• WHAT YOU WILL DO:
1 – From the blog post, list every activity the writer says they will do on the upcoming cruise.
2 – Return word for word the part of the blog post that opens with the words containing "I plan to shut" and closes with "health and wellth.".

It’s three am and I’m wide awake. I’ve been napping on and off since first awakening at midnight. I just watched the end of a movie about a comedy writer who has Creutzfeldt-Jakob disease and is slowly losing his memory. Billie Crystal’s performance is outstanding. It’s sad when you live a full and happy life, only to lose your memory of that lifetime at the end.
I am dying a little at a time. Currently, there is more of me that is gone than there is of me that still exists. There is very little I can do about it. Most days consist of napping in my lift chair until it’s time to eat, then repeat. I can’t remember the last time I made Renee laugh or saw her smile. Her day is spent picking up after me since I drop things and can’t bend over to pick them up.
I work at maintaining a good attitude but fail often. I’ve got a long list of “used to” and it gets longer every day. I’m fighting to lose some weight yet eating is now one of the few pleasures my body allows me to partake of. There’s even a drawback to eating. I bite my lip on at regular intervals.
I’ve become that “train wreck” of a patient that I hated to see because I couldn’t fix him/her. I see a specialist for every part of my body knowing that there is not much they can do. I remember the patient who was awake all night and slept all day and the advice I gave him about nocturnal binge eating. Well now, that’s me.
I remember the counseling I gave the patient about depression and chronic illness. Now that’s me. I remember the patient who was bored because he spent almost the entire day in a chair. Now, that’s me. I remember all the patients I worked with over the years and all the good advice I handed out, and what bullshit that advice turned out to be.
I’m not giving up but it’s getting harder to be positive. I’m going on a cruise ship for a five-day trip to the Bahamas. Rather than walk the deck at sun-up and sun-down, I’ll ride a scooter. Rather than run down the beach and dive into the water, I’ll sit on the beach and look at the water. The one thing I will do well is eat, being careful not to regain the weight I’ve lost. Did I tell you I’m massive? It seems the only thing I excel at is gaining weight.
This blog is coming to an end. As I no longer practice medicine, there’s not much to write about. I certainly do not want to publish dark and depressing articles like this one. There are over 1500 articles on this site, many worth reading over and over again.
I plan to shut this site down in December so feel free to print copies of any of the articles you’ve found helpful if you want them. It has been my privilege to have shared my knowledge and thoughts with you through this site. I wish you all health and wellth.

• DATA SEGMENT:
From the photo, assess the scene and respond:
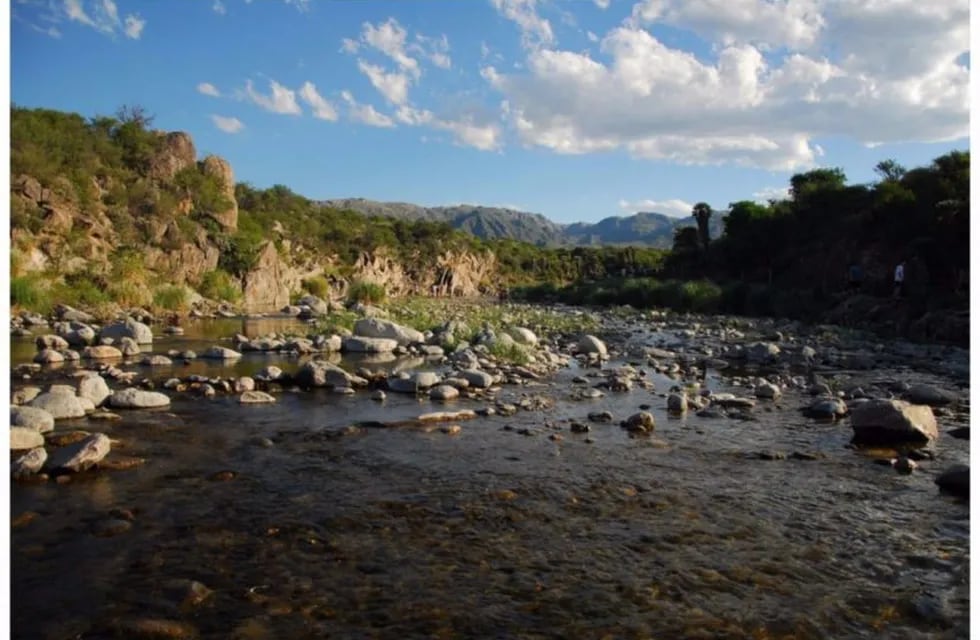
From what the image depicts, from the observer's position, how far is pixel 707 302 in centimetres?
4166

• YOUR WRITTEN ANSWERS:
1 –
- Ride a scooter
- Sit on the beach and look at the water
- Eat

2 –
I plan to shut this site down in December so feel free to print copies of any of the articles you’ve found helpful if you want them. It has been my privilege to have shared my knowledge and thoughts with you through this site. I wish you all health and wellth.